A short Welsh poem
BackgroundEnglyn are short Welsh poems. There are eight different kinds. One of the most simple is the englyn milwr, or soldier's englyn, which is what this article will teach you to write. The eight englyn are part of the 24 traditional Welsh poetic forms that were recorded in the 14th century by Einion Offeiriad and Dafydd Ddu Athro.
Englyn were often written to praise or to mock a famous person. These were important duties of the Welsh bards. If a lord was good, fair, and generous, the bards would write poems telling what a great man he was. But if he was mean, unjust, or stingy, their poems would tell everyone about his bad traits. This could really affect the lord's reputation!
Skills NeededTo write an englyn milwr, you need to:
- Know what a syllable is
- Be able to count the number of syllables in a word
- Make rhymes
How-ToThe englyn milwr has three lines. Each line has seven syllables, and the end of all three lines rhyme.
That's it! It's very short, so it might be a good idea to have a very specific idea or message you want to get across.
ExamplesHere are some englyn milwr that I wrote. You can count the syllables in each line – there should be seven in each, or twenty-one in the whole poem. And the ends of all three lines rhyme.
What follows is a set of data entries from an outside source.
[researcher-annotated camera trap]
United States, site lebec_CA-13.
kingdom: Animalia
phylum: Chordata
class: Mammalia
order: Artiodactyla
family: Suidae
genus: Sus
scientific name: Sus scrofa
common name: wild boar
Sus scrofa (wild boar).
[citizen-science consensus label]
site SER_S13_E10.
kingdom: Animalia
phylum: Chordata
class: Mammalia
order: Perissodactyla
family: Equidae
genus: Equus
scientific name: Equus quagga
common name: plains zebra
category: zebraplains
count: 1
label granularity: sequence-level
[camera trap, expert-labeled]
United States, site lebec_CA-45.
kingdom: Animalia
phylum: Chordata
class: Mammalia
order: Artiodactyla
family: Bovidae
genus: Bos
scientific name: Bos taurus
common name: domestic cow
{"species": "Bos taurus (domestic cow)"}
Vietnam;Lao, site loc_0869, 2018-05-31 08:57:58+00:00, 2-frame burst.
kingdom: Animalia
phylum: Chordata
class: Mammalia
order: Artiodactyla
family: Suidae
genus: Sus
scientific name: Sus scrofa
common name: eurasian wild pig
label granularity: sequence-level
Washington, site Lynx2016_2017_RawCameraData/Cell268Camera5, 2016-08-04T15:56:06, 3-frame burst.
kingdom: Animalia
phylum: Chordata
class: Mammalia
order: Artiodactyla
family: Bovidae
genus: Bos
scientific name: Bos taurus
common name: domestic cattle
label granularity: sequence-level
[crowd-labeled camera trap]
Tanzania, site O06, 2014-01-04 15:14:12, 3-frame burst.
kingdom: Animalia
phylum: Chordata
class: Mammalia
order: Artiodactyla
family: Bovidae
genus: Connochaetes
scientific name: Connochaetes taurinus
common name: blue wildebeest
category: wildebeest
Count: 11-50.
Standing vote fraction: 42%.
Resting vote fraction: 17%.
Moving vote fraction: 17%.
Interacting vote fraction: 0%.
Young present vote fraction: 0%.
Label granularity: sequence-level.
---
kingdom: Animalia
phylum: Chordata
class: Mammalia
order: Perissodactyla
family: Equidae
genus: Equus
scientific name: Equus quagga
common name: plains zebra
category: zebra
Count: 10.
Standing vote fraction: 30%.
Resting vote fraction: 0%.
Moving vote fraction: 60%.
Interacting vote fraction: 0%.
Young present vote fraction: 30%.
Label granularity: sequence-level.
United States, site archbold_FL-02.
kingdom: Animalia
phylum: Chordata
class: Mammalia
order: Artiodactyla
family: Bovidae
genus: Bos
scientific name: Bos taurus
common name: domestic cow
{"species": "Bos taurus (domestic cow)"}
Message: I think our king is going to win the next inter-kingdom war
Hail and praise our noble king
Victory in war he'll bring
Of his triumphs we will sing
Message: Our baroness is a great patron of the arts
Fair lady in the pearled crown1
Brings to artists great renown
- A Muse2 from Heaven come down
1 - Barons and baronesses wear crowns with pearls on top, so a "lady in a pearled crown" is a fancy way of saying "baroness."
2 - The Muses were Greek and Roman goddesses thought to inspire artists. Since the baroness inspires her artists in the barony, the poem calls her a Muse.
You don't have to write your englyn milwr about other people. If you like, you can use it to express just about anything.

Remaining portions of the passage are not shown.